Nobody's Money is a lost 1923 American silent comedy film directed by Wallace Worsley and written by Beulah Marie Dix based on a play of the same name by William LeBaron. The film stars Jack Holt, Wanda Hawley, Harry Depp, Robert Schable, Walter McGrail, Josephine Crowell, and Julia Faye. The film was released on January 28, 1923, by Paramount Pictures.

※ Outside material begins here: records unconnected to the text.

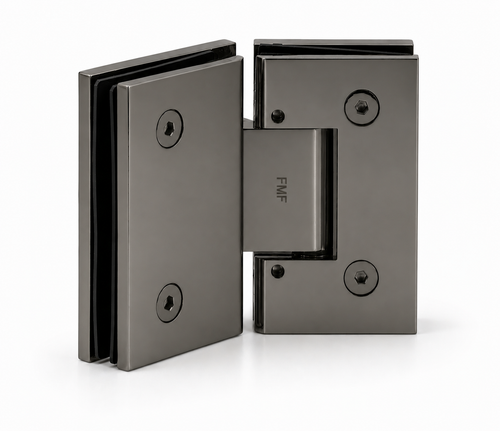 135° Adjustable Glass-to-Glass Hinge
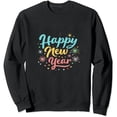 thumbnail image 1 of COMIO Happy New Year 2024 Celebration Sweatshirt, 1 of 3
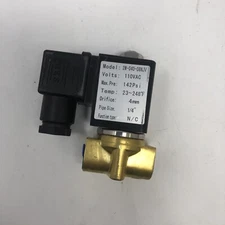 DUDA DIESEL SOLENOID VALVE 2W-040-08NJV60PSI 142PSI - NOS
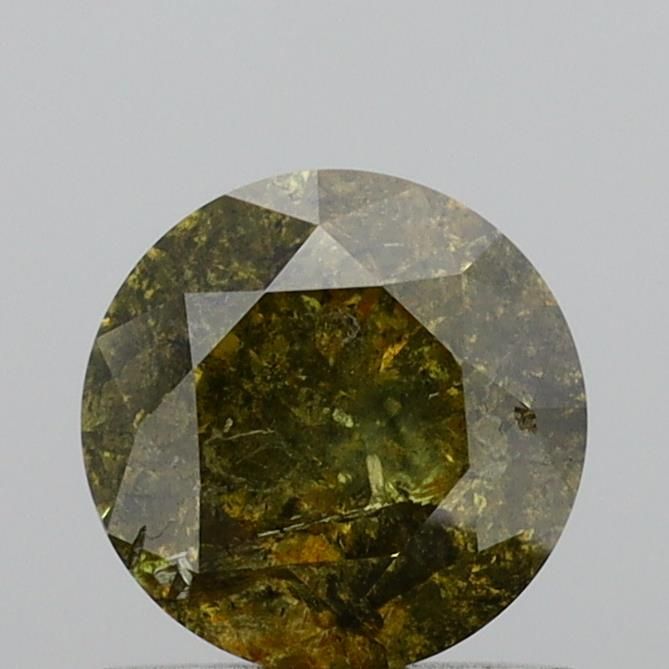 Diament 1.06 ct Fancy Yellow/I3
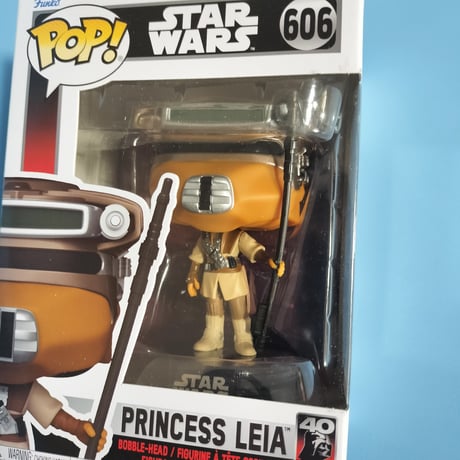 ファンコポップ  「スターウォーズ ジェダイの帰還」レイア（ブーシ）　FUNKO  POP! Star Wars  Leia (Boushh)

It is not known whether the film currently survives.

Future director Henry Hathaway worked as an assistant on this film.

==Plot==
As described in a film magazine, the two young writers Carl Russell and Frank Carey score success with a novel titled The Breathless Bridal to which they have signed the name "Douglas Roberts." But a mistake in his income tax returns and a libel printing against State Governor Kendall starts the law looking for the supposed author. While in this trouble they meet book agent John Webster. Webster agrees to pose as Roberts and takes his safe-cracking friend Eddie Maloney along as his secretary. John meets and falls in love with the Governor's daughter, Grace, retracts the libelous article, is invited to the executive's home, and manages the Governor's reelection campaign. Annette, a maid, conspires with Briscoe, manager of a lumber company, and places some marked money in the Governor's safe, the idea being to later use it to prove that he accepted a bribe. But Eddie takes the money from the safe and gives it to John, the supposed Douglas, who has a tough time trying to replace the bills. it turns out that Annette is Eddie's long lost wife, and they agree to reunite and be respectable. Briscoe, accompanied by newspaperman Miller, enters and accuses the Governor of having marked money in his safe. Investigation proves this false. Annette accuses Briscoe of conspiracy, but after he denies it, the money found by Eddie has no owner so John pockets it. The Governor wins the election, John turns out to the owner of the lumber company who had disguised himself as a book agent to investigate his business who then weds Grace.

== Cast ==
- Jack Holt as John Webster
- Wanda Hawley as Grace Kendall
- Harry Depp as Eddie Maloney
- Robert Schable as Carl Russell
- Walter McGrail as Frank Carey
- Josephine Crowell as Mrs. Judson
- Julia Faye as Annette
- Charles Clary as Gov. Kendall
- Will Walling as Briscoe
- Clarence Burton as Kelly
- Aileen Manning as Prue Kimball
- James Neill as Miller

==Production==
This picture initially began as a vehicle for Wallace Reid (much like A Gentleman of Leisure). Wallace Worsley directed. As Reid's morphine addiction accelerated, he could not stand for long periods of time. Some scenes were started with Reid, but he soon collapsed on set and had to be hospitalized. Reid did not live to complete any more scenes and it was the very last production Reid worked on. Jack Holt was eventually cast in the role as he had been in A Gentleman of Leisure. All of the shot Reid footage was destroyed by Paramount.